Every line below between the line holding "Burberry Black Leather" and the line holding "Nrizc French Country", inclusive, should be repeated exactly, and all other lines omitted.

● **Provided records**
━━━━━━
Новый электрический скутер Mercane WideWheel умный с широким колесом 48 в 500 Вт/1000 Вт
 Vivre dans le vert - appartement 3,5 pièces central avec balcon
━━━━━━
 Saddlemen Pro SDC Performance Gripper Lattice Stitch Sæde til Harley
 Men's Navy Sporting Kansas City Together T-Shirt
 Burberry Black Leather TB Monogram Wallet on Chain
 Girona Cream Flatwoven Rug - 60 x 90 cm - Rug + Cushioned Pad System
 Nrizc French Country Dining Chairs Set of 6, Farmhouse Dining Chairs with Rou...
━━━━━━
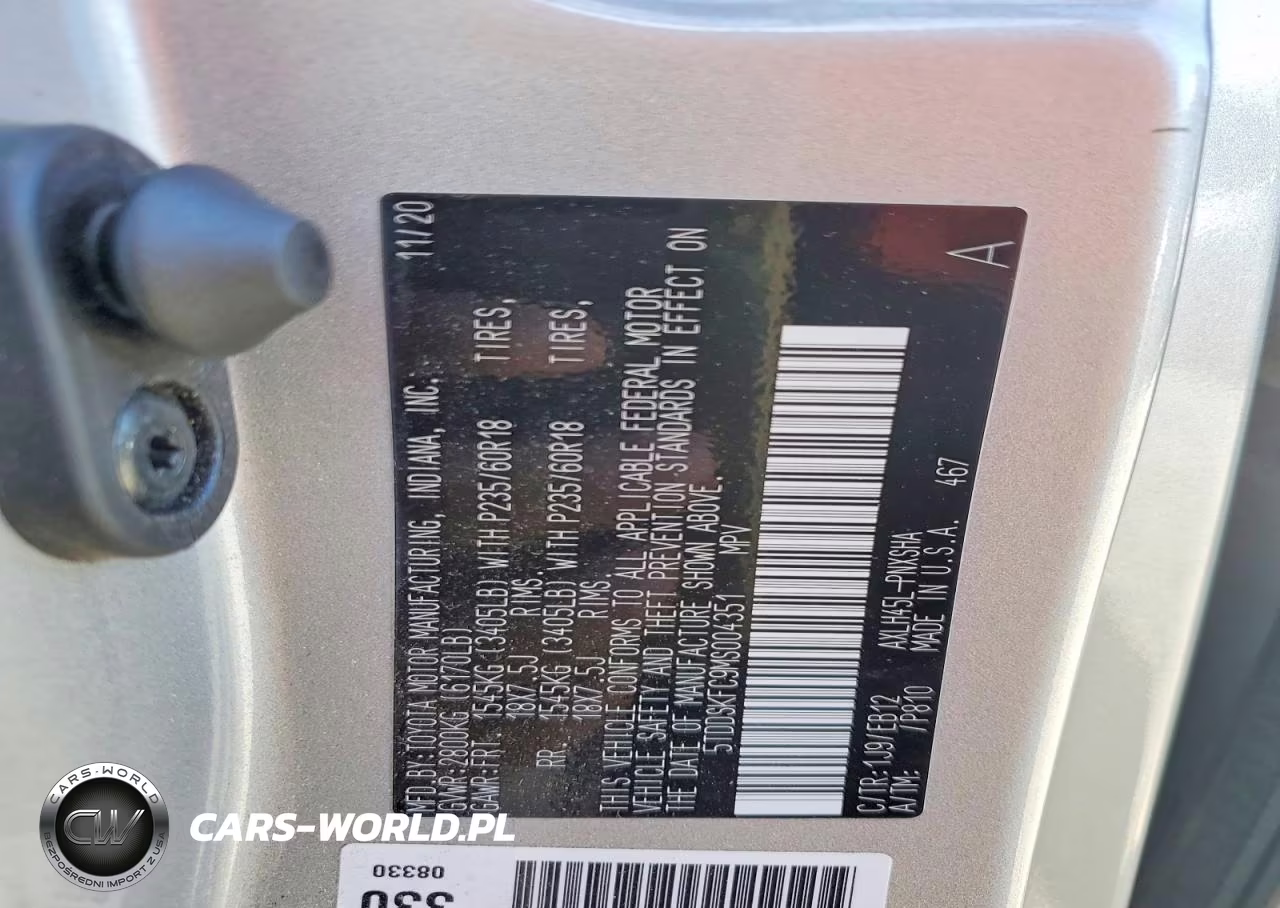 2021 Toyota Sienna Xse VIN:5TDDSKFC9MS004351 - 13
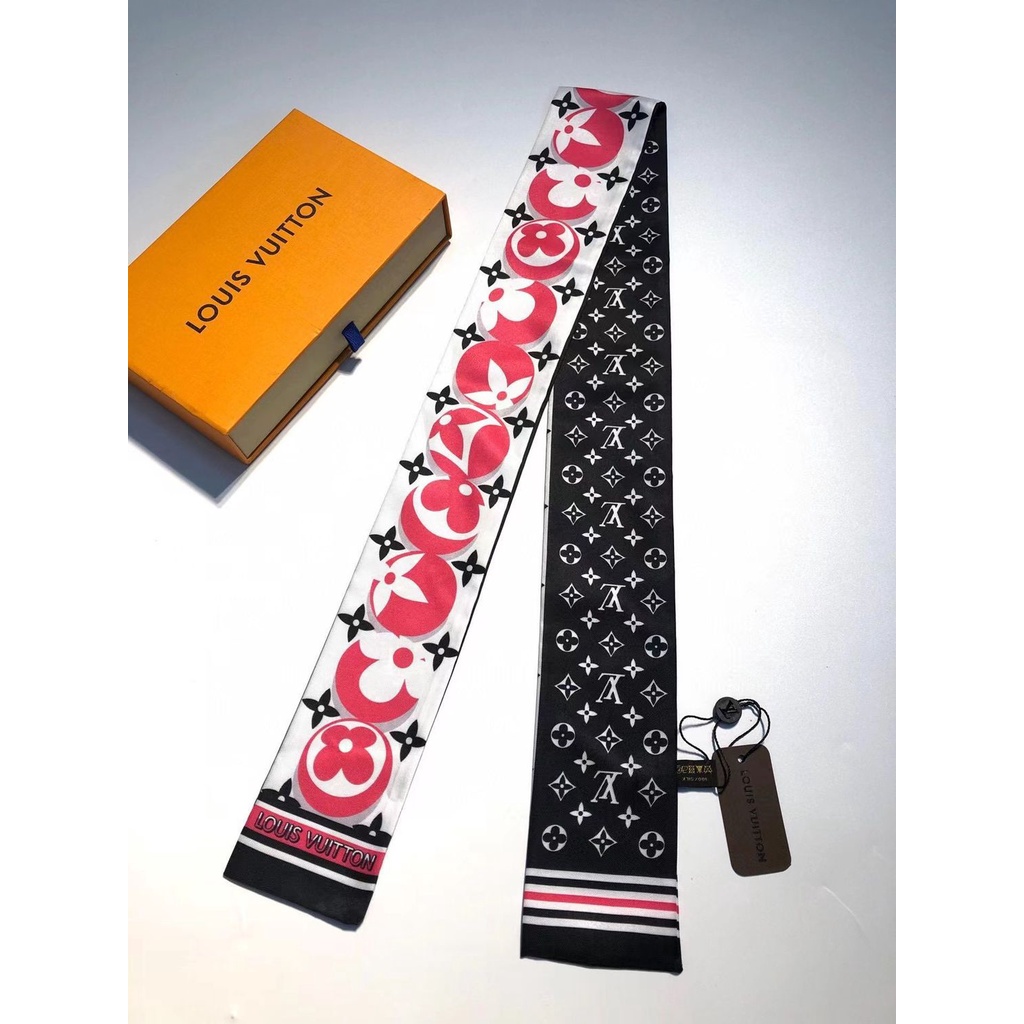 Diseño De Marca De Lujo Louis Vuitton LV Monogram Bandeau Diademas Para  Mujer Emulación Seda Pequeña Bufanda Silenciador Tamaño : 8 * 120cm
━━━━━━
● **Your solution**
 Burberry Black Leather TB Monogram Wallet on Chain
 Girona Cream Flatwoven Rug - 60 x 90 cm - Rug + Cushioned Pad System
 Nrizc French Country Dining Chairs Set of 6, Farmhouse Dining Chairs with Rou...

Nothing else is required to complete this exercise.